▸ Written tasks
**A)** From the passage on the fluid sampling bottle, list the components that make up the bottle described as the main object of the invention.
**B)** Resume the passage on the fluid sampling bottle, picking up right after its final sentence.

* BEGIN Selected excerpt *

Numerous water sampling bottles already exist in oceanography and drilling. They make it possible to take water samples and also collect gases dissolved in the water. Certain of these bottles are constituted by a cylinder open at both ends and which is lowered to the requisite depth and remotely closed or sealed. The bottles are placed on a hydrographic cable. The closure of the bottle is brought about by triggering a mechanism by means of a so-called messenger, which is a type of metal flyweight or counterweight which is allowed to slide by gravity along the cable and which triggers the closure of the valve by its impact on the mechanism.
Other bottles use an electrovalve for carrying out the opening and closing of the sampling volume. The electrovalves used have a small passage diameter. Moreover, in order to protect the seat of the electrovalve, it is necessary to carry out a very small diameter filtration on a limited surface. The latter bottle type has large overall dimensions and is not entirely effective when it is a question of recovering both pure water and gas.
The object of the invention is to obviate these disadvantages by proposing a small diameter sampling bottle and which is able to take samples at depths of a mixture of water and gas and which can supply on the one hand gas and on the other pure water.
Therefore the main object of the invention is a fluid sampling bottle usable in deep bore holes having a central body within which is defined a sampling volume, means for the fluid filling of said sampling volume when the bottle is located on the sampling site, means for closing the sampling volume when the bottle is filled with fluid and a tap for emptying the sampling volume.
According to the invention, the fluid filling means and the means for closing the sampling volume are constituted by a non-return valve placed in a filling sleeve located on a filling pipe linked with the exterior by at least one outer end and with the sampling volume by an inner end, the non-return valve being equipped with a spring calibrated to a predetermined pressure difference value for stopping the filling when said pressure difference between the sampling volume and the sampling pipe intake has reached said predetermined value, a longitudinal piston actuated by a motor for freeing the filling pipe before filling and obstructing it after filling and the tap is used for forming a vacuum in the sampling volume prior to the use of the bottle.
The sampling of liquids containing large amounts of solids, e.g. suspended clays, causes numerous problems with respect to the filtration of the sampled liquid. Thus, according to an embodiment of the invention the filling sleeve has a series of detachable filters placed on the filling pipe and having a decreasing diameter so as to carry out a multistage filtration.
As sampling operations at depth are carried out at hydrostatic pressure, considerable pressures can exist within the bottle. In order that, during the actual sampling operation, the mechanical members such as the motor are not subject to considerable pressure differences, the bottle according to the invention has a preferred construction. Thus, that part of the filling pipe which is obstructed by the piston is a detachable pressure compensating valve member mounted so as to slide in the sleeve in order to compensate the pressure difference between the sampling volume and the pipe intake.
In order to complete the filtration, the outer ends of the pipe can be equipped with filters. The filters used in the sleeve can be of the "fritted" type.
In the preferred embodiment of the invention, the predetermined pressure difference value of the two sides of the non-return valve is 1 bar, i.e. 105 Pa.

* END Selected excerpt *
* BEGIN Records *

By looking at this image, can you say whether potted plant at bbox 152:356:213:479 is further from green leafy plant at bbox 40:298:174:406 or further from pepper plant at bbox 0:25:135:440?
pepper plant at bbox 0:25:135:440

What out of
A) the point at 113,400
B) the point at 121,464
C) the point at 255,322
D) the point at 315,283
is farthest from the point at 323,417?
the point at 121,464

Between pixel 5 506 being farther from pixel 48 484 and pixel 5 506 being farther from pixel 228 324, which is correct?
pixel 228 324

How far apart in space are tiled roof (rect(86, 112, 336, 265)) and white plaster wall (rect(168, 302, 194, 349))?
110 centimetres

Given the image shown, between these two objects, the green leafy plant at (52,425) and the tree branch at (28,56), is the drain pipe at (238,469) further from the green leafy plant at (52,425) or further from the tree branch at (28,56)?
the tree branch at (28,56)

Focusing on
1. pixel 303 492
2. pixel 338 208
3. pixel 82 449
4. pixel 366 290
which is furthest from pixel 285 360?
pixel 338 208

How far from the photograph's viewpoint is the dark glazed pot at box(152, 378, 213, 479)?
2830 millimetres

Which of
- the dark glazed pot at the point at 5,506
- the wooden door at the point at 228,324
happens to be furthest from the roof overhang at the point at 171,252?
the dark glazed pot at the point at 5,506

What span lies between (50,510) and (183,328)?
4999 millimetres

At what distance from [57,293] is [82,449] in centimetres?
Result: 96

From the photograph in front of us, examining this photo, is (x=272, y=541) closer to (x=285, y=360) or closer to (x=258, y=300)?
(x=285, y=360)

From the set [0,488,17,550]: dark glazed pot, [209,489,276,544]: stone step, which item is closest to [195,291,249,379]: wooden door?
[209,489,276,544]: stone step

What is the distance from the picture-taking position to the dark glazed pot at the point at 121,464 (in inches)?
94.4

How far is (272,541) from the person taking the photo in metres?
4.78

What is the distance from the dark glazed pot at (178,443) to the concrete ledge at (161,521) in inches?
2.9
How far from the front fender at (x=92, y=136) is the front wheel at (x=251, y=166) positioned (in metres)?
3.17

* END Records *

▸ Outputs in order
**A)**
- A central body within which a sampling volume is defined
- Means for filling the sampling volume with fluid when the bottle is located on the sampling site
- Means for closing the sampling volume when the bottle is filled with fluid
- A tap for emptying the sampling volume

**B)**
The sleeve can e.g. be constituted by the end of a bottle support body within which is located the motor of the piston and within which are located the outer ends and consequently the intake of the sampling pipe; a sleeve body screwed into the end of the support body and incorporating the central part of the sampling pipe at whose end the non-return valve bears on a valve seat and within which is mounted the detachable valve member and the stepped filters; and a valve support screwed onto the sleeve body about the valve seat, in which is slidingly mounted the non-return valve and on which bears the valve spring.
In the preferred embodiment of the bottle according to the invention, the sampling volume is constituted by a bottle body screwed onto the sleeve. The tap is located on an emptying pipe linked with the sampling volume opposite to the filling pipe and surmounted by a protective cap placed upstream of the assembly.
The invention is described in greater detail hereinafter relative to non-limitative embodiments and the attached drawings, wherein show:
FIG. 1--A sectional view of the sampling bottle according to the invention.
FIGS. 2A, 2B, 2C and 2D--Four partial sections of the bottle according to the according to the invention during four important phases of the use thereof.
FIG. 3--A larger-scale partial section of the sleeve of the bottle according to the invention.
FIG. 4--A larger-scale view of the detachable valve body used in the bottle according to the invention.
The sampling bottle according to the invention is shown in FIG. 1 and is shown in two parts so as to get it onto one page. In the left-hand part, it is possible to see a tube forming the motor part and which constitutes the support body 30 of the bottle according to the invention. The end 32 of the support body 30 is located at the top of the right-hand part and constitutes the start of the sampling bottle. The latter comprises a central body 2 within which is located the sampling volume 4, into which is to be introduced a given sampled fluid quantity. Like all sampling bottles, that according to the invention has means for filling the filling volume 4, which must be operational when the bottle is located on the sampling site, namely at the bottom of a deep bore hole. The bottle is also equipped with means for closing the sampling volume 4, when the latter is completely filled with the fluid to be sampled.
According to the invention, these fluid filling means and these sampling volume closure means are jointly realized by a plurality of elements mainly constituted by a non-return valve 6 and a longitudinal piston 20, both acting on a filling pipe 10.
The bottle is filled by means of the filling pipe 10, mainly located in a filling sleeve 8 occupying the top of the right-hand part of FIG. 1. The pipe 10 is linked with the outside by at least one outer end 12, namely two lateral orifices. The said filling pipe 10 issues into the filling volume 4 by a second end 14 alongside the non-return valve 6.
An emptying pipe 22 also temporarily links the sampling volume 4 with the exterior in order to empty the same once the bottle has been raised to ground level. This emptying pipe 22 is completed by a tap 24, which is also surmounted by a cap 26 placed in front of the assembly.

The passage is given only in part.